AI SolutionsMicrosoft Fabric

    What the Fabric RTI MCP Server Means for Real-Time Intelligence

    30 April 2026
    ·
    6–7 minutes read
    ·Solv. Systems
    A visual representing AI agents querying Eventhouse and Eventstreams in natural language, with KQL queries and live telemetry streams flowing in the background.
    A visual representing AI agents querying Eventhouse and Eventstreams in natural language, with KQL queries and live telemetry streams flowing in the background.

    In Short: What Is the Fabric RTI MCP Server?

    The Fabric Real-Time Intelligence MCP Server is the bridge between AI agents and live data in Microsoft Fabric. It exposes Eventhouse, Azure Data Explorer, Eventstreams, Activator, and Map operations as Model Context Protocol tools that any MCP-compatible agent can call. The headline capability is natural language to KQL: a developer or analyst describes what they want in English, and the agent generates and executes the correct KQL query against live data.
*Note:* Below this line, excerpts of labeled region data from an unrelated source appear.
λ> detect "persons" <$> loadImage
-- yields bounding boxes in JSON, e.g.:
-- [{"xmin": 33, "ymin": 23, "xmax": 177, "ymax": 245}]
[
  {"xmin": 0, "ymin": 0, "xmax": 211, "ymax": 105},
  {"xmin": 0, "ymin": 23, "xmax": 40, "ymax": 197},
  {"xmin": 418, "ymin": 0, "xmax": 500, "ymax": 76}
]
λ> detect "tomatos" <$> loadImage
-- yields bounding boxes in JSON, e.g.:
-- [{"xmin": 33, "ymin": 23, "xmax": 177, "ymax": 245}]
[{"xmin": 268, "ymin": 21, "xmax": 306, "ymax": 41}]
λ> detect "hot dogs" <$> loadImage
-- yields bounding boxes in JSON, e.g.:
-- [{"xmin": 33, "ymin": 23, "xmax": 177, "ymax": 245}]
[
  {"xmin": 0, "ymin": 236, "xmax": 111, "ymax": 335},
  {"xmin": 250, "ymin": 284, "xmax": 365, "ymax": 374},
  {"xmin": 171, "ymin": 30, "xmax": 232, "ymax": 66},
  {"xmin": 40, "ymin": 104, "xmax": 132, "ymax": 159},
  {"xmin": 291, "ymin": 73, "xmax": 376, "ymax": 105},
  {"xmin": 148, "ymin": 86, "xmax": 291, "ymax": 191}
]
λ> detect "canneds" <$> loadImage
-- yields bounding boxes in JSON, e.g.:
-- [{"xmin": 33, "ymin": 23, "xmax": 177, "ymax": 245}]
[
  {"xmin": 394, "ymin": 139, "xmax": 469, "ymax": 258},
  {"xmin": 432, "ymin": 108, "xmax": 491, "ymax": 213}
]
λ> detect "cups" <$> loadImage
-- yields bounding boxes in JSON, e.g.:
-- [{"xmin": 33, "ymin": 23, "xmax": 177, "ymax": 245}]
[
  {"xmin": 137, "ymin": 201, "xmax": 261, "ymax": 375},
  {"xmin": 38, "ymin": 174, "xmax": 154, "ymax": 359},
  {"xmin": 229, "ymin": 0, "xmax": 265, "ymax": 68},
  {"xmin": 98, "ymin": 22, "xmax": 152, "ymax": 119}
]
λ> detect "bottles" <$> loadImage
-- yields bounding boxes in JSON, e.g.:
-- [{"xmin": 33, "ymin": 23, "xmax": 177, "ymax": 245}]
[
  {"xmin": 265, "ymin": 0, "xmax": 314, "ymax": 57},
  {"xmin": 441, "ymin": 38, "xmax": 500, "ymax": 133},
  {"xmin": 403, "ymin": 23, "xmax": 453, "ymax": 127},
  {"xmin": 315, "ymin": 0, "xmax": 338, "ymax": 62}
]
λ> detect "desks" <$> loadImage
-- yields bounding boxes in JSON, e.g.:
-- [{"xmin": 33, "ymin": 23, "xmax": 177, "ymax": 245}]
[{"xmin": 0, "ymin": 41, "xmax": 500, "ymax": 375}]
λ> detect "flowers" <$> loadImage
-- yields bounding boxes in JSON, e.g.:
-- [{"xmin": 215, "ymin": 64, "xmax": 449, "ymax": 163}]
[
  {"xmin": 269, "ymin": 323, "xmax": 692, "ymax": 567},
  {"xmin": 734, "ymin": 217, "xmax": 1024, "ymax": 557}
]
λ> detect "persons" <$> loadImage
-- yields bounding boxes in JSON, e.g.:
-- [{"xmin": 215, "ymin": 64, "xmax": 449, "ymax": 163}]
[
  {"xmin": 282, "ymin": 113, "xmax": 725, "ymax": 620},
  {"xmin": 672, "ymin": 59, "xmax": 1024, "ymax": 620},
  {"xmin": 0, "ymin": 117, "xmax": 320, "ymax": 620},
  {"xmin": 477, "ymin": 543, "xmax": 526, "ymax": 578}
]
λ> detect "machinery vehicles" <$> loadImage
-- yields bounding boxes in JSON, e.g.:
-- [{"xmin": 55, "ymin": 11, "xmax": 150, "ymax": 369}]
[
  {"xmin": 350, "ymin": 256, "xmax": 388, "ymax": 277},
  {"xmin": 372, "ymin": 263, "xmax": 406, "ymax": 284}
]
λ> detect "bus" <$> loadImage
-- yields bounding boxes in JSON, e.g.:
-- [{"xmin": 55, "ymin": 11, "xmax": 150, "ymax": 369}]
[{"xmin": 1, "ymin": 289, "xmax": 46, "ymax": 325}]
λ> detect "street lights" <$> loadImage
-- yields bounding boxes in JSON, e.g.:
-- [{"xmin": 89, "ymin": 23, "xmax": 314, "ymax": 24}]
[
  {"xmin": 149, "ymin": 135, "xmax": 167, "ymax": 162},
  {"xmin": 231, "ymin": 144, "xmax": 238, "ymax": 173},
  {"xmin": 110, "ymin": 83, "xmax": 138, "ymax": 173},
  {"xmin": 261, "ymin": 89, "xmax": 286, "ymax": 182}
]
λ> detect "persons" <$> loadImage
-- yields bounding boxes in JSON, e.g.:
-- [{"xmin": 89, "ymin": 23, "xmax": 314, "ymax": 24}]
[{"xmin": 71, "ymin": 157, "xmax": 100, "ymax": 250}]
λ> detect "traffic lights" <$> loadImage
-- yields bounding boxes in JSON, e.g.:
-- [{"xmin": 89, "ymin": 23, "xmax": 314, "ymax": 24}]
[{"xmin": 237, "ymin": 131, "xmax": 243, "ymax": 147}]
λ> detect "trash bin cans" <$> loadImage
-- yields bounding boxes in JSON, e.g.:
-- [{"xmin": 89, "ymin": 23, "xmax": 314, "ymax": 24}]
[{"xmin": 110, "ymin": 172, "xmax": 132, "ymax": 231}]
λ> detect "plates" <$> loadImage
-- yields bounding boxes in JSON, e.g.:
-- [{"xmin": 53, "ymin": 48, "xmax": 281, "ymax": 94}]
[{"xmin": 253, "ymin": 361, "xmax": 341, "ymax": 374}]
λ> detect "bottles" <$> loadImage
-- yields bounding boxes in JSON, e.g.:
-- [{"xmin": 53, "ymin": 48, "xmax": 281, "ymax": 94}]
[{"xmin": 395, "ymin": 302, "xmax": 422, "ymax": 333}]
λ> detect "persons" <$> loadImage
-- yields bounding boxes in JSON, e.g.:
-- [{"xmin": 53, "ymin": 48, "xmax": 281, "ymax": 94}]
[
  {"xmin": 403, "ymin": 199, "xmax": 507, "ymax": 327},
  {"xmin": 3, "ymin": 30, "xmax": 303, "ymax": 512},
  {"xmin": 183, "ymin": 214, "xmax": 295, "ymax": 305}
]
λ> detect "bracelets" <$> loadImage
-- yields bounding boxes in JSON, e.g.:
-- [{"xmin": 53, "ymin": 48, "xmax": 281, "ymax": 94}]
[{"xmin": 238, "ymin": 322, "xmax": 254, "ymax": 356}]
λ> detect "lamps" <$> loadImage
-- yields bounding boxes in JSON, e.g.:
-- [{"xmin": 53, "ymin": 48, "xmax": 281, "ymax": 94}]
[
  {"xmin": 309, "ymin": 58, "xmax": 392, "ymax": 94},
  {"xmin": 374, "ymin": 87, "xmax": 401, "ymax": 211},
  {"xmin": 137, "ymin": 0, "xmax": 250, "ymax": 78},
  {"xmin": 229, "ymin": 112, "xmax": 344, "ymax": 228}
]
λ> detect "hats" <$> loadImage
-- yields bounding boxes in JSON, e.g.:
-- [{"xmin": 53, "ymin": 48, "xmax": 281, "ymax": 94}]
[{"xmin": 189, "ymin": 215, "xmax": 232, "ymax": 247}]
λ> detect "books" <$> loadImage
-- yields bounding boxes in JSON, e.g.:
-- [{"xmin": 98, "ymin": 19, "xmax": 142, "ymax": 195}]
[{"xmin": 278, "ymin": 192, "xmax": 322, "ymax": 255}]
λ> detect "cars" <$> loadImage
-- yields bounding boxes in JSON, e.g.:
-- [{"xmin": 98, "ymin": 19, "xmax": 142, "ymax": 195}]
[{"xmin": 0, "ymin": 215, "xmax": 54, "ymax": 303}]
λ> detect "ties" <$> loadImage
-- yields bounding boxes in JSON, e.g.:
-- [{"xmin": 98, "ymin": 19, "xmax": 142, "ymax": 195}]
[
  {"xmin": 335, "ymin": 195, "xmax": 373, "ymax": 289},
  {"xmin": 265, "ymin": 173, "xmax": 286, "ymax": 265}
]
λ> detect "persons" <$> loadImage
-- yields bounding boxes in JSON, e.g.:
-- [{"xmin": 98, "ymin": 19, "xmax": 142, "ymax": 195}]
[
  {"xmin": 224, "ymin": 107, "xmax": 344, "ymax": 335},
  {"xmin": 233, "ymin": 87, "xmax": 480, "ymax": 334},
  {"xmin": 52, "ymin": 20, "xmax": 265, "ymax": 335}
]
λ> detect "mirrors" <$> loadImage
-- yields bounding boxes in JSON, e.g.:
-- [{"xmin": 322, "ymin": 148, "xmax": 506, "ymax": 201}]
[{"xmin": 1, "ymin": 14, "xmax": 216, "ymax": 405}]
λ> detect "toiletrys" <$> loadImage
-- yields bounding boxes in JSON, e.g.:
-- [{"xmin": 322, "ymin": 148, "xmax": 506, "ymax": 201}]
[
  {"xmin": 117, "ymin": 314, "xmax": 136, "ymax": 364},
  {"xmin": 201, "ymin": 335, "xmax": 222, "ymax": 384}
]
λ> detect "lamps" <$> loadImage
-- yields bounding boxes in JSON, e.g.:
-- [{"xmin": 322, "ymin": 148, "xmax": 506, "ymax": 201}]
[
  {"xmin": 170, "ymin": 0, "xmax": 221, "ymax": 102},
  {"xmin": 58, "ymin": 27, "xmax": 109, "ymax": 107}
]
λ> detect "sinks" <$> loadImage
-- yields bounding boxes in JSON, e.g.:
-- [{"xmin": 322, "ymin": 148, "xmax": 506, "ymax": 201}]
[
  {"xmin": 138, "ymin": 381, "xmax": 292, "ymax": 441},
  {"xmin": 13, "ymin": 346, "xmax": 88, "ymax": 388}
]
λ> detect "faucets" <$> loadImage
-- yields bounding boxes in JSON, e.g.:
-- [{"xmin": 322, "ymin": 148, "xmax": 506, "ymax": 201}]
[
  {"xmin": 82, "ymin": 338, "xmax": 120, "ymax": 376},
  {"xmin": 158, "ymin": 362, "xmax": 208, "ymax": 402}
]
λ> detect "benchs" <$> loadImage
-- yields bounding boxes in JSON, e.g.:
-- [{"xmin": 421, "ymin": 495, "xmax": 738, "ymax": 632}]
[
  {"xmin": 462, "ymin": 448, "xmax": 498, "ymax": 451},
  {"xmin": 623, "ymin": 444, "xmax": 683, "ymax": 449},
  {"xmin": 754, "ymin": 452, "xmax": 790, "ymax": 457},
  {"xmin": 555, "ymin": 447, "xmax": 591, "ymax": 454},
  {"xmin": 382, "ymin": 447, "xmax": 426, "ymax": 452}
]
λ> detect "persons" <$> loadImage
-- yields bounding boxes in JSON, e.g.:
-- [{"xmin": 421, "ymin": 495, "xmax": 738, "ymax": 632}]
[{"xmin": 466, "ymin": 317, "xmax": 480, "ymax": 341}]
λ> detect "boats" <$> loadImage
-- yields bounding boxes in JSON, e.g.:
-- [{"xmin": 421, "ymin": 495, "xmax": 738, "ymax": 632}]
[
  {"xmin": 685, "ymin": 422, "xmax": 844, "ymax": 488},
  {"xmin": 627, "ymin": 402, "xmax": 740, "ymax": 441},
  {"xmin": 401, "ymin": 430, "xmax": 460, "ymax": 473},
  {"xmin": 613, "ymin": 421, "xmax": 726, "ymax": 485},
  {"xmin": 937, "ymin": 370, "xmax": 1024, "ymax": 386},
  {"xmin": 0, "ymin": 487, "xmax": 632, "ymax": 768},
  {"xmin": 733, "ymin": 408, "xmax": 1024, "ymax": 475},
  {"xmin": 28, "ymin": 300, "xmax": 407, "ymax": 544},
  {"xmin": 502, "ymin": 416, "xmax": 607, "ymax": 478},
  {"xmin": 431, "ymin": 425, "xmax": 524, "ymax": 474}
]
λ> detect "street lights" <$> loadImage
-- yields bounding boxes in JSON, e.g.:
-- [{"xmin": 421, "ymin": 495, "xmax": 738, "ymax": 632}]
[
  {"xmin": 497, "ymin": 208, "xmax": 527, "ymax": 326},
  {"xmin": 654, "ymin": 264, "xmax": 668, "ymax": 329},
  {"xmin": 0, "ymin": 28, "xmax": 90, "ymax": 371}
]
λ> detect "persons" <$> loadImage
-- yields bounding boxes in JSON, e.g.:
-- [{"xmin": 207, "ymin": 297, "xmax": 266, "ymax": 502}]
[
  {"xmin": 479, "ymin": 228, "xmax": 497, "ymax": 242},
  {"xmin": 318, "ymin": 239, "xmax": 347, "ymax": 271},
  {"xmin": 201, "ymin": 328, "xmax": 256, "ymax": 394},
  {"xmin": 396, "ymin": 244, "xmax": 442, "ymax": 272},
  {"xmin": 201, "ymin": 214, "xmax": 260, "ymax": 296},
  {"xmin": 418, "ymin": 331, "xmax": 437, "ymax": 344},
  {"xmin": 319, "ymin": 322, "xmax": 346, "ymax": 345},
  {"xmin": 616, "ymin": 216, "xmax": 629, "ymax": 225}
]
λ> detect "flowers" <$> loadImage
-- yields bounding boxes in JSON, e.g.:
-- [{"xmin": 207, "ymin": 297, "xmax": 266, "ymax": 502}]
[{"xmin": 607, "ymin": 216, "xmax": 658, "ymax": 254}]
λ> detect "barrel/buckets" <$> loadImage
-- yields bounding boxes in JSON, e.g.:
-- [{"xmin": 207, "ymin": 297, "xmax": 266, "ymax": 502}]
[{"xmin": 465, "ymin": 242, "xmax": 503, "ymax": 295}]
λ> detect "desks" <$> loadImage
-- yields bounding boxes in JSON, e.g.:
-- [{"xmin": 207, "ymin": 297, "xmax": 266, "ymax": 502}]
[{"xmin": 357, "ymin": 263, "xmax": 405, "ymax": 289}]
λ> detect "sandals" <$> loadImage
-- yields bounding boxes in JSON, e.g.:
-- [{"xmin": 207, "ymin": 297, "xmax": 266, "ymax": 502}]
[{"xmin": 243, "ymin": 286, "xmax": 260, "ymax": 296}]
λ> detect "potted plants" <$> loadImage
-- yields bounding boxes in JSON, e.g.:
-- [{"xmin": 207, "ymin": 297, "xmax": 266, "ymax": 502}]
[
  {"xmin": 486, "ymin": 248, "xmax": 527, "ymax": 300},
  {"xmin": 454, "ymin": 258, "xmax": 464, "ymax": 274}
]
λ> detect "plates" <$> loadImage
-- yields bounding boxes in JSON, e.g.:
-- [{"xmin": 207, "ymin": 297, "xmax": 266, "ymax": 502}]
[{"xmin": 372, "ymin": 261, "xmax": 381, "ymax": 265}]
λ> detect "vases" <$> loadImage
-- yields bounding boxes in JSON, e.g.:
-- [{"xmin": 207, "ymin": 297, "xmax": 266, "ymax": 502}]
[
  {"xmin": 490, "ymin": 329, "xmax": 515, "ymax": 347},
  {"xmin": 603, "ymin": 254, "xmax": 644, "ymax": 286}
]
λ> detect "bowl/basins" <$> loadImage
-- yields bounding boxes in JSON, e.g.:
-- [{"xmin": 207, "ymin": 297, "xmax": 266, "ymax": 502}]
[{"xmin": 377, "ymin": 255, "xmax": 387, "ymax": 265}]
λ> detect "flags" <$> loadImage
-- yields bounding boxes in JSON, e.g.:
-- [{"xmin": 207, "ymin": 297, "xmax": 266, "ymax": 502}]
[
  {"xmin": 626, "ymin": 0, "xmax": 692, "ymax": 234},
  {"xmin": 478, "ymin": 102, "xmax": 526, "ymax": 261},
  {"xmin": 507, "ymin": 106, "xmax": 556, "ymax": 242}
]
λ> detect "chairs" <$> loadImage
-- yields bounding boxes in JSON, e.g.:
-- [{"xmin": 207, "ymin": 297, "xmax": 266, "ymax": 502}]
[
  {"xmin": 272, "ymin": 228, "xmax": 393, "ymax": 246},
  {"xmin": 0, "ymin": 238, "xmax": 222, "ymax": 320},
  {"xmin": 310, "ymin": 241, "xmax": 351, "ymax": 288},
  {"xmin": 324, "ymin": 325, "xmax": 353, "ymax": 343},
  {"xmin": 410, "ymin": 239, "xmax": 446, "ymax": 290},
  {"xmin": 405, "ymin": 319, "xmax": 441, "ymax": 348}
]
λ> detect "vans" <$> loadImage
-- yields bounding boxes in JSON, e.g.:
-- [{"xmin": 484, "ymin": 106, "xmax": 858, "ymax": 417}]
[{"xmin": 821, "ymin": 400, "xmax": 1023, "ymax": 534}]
    It comes in two forms. The local server, open source on GitHub and installed via pip, runs as a subprocess on the developer's machine. The remote server, hosted by Microsoft, is configured per Eventhouse and pointed at a specific workspace and KQL database. Both are in public preview.

    For organisations running Real-Time Intelligence workloads, this is the most consequential of the Fabric MCP servers. It is the only one that puts AI agents in direct contact with live operational data.

    What Problem Was Microsoft Trying to Solve?

    KQL is a great query language. It is also a barrier.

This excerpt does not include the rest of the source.